- [Directions]
Arrange the lines of the items below as a numbered list, starting at the line that contains "Is (16,303) or" and ending at the line that contains "70.6 inches", with blank lines left out.

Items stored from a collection
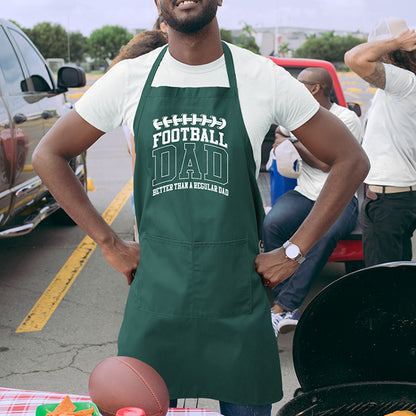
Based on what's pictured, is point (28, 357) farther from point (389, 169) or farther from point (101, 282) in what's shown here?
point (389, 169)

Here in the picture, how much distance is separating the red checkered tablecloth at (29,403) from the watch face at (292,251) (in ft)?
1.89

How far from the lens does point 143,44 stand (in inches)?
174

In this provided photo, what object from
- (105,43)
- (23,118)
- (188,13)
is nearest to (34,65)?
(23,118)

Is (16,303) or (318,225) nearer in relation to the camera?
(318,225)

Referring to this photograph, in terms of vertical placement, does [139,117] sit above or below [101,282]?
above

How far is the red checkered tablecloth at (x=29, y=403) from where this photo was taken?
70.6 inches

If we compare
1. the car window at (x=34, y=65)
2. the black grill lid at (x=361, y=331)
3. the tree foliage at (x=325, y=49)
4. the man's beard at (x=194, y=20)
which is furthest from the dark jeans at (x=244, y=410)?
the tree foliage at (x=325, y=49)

--

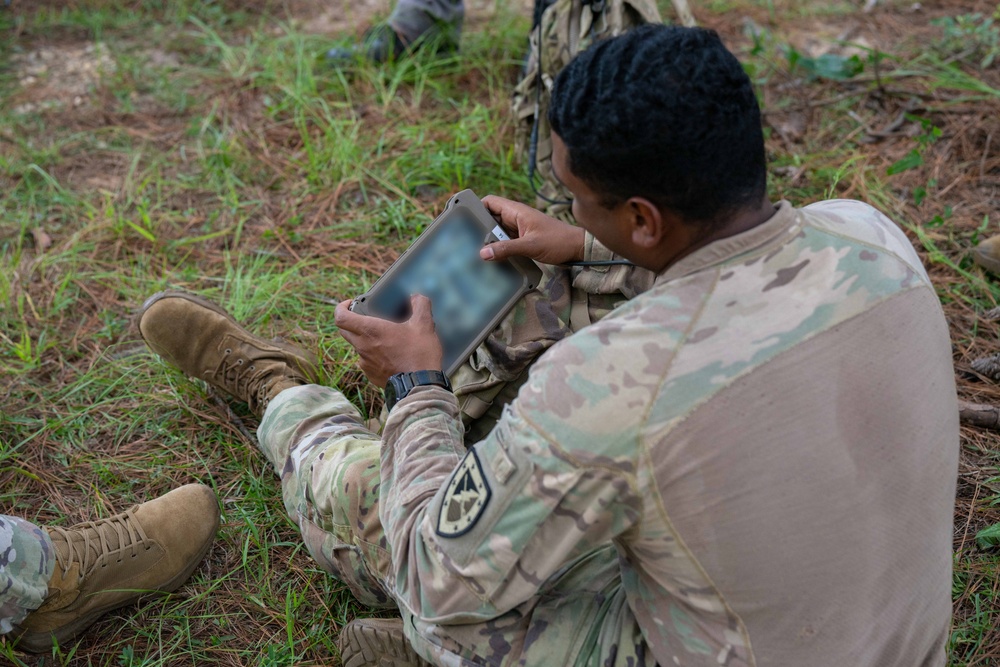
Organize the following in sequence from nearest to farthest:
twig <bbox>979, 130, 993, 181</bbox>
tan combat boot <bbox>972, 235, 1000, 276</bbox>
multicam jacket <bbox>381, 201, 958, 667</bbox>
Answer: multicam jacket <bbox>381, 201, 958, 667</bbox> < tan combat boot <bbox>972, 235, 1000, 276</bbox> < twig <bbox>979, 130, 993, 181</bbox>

- [Correct result]
1. Is (16,303) or (318,225) nearer in relation to the camera?
2. (318,225)
3. Referring to this photograph, in terms of vertical placement, does [139,117] sit above or below [101,282]?
4. above
5. How far is the red checkered tablecloth at (x=29, y=403) from where this photo was taken?
6. 70.6 inches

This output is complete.